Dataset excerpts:
···
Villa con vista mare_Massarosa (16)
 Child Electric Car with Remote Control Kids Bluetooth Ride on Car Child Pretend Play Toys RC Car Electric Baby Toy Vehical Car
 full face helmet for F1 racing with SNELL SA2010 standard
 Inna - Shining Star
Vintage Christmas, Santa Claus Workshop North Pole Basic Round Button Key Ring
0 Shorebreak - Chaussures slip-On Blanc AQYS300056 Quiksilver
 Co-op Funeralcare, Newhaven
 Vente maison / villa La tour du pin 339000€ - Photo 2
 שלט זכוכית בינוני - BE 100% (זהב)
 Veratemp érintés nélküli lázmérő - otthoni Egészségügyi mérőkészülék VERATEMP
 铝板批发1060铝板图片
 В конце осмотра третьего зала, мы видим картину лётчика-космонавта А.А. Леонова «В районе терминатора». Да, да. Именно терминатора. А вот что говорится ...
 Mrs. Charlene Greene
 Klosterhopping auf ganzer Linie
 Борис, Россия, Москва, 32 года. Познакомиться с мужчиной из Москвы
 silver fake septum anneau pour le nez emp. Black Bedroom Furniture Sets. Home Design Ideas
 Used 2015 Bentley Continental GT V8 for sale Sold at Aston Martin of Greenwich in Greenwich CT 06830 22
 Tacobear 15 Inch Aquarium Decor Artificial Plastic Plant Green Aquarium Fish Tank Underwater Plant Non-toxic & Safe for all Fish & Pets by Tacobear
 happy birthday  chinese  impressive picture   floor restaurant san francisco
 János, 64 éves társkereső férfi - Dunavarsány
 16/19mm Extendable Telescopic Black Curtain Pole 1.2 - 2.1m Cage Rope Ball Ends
···
- [Problem to work on]:
Whatever lies between the line containing "silver fake septum" and the final line above, both included, must be returned exactly.

- [Expected output]:
 silver fake septum anneau pour le nez emp. Black Bedroom Furniture Sets. Home Design Ideas
 Used 2015 Bentley Continental GT V8 for sale Sold at Aston Martin of Greenwich in Greenwich CT 06830 22
 Tacobear 15 Inch Aquarium Decor Artificial Plastic Plant Green Aquarium Fish Tank Underwater Plant Non-toxic & Safe for all Fish & Pets by Tacobear
 happy birthday  chinese  impressive picture   floor restaurant san francisco
 János, 64 éves társkereső férfi - Dunavarsány
 16/19mm Extendable Telescopic Black Curtain Pole 1.2 - 2.1m Cage Rope Ball Ends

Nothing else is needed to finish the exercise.